● **What you are asked to do**
The answer must be only the lines below from the one holding "金田一少年の事件簿 File(18) (週刊少年マガジンコミックス)" down to the one holding "長州産業Cシリーズ284w", ends included, printed exactly; please omit all pictures.

● **Given information**
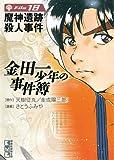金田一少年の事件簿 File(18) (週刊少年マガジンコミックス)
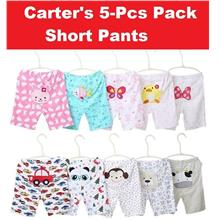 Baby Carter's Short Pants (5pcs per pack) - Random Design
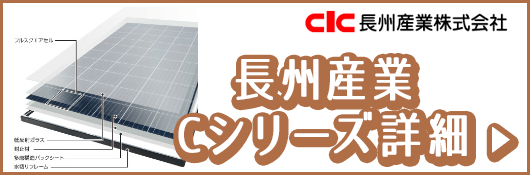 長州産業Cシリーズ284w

---

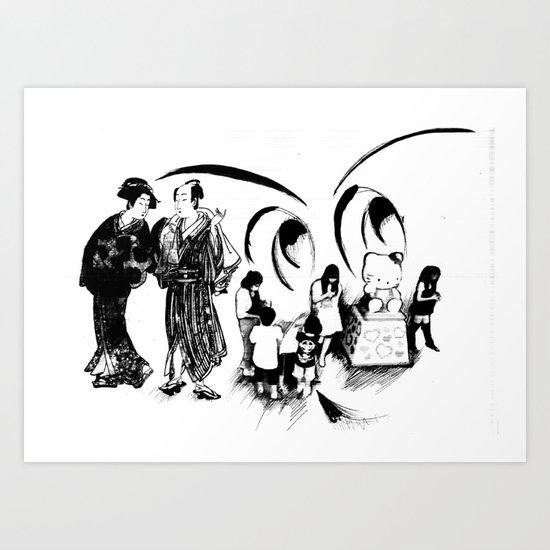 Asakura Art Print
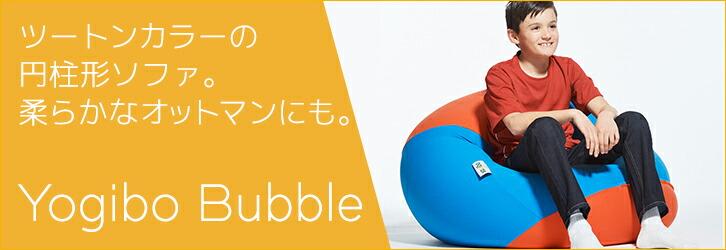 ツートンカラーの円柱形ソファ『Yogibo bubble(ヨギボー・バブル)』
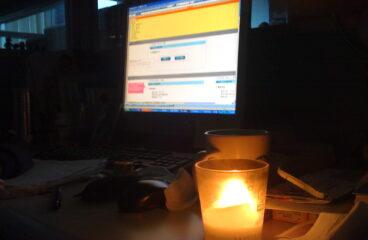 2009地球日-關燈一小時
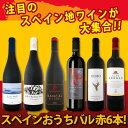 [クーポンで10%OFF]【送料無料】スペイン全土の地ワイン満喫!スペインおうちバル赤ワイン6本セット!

● **Task solution**
金田一少年の事件簿 File(18) (週刊少年マガジンコミックス)
 Baby Carter's Short Pants (5pcs per pack) - Random Design
 長州産業Cシリーズ284w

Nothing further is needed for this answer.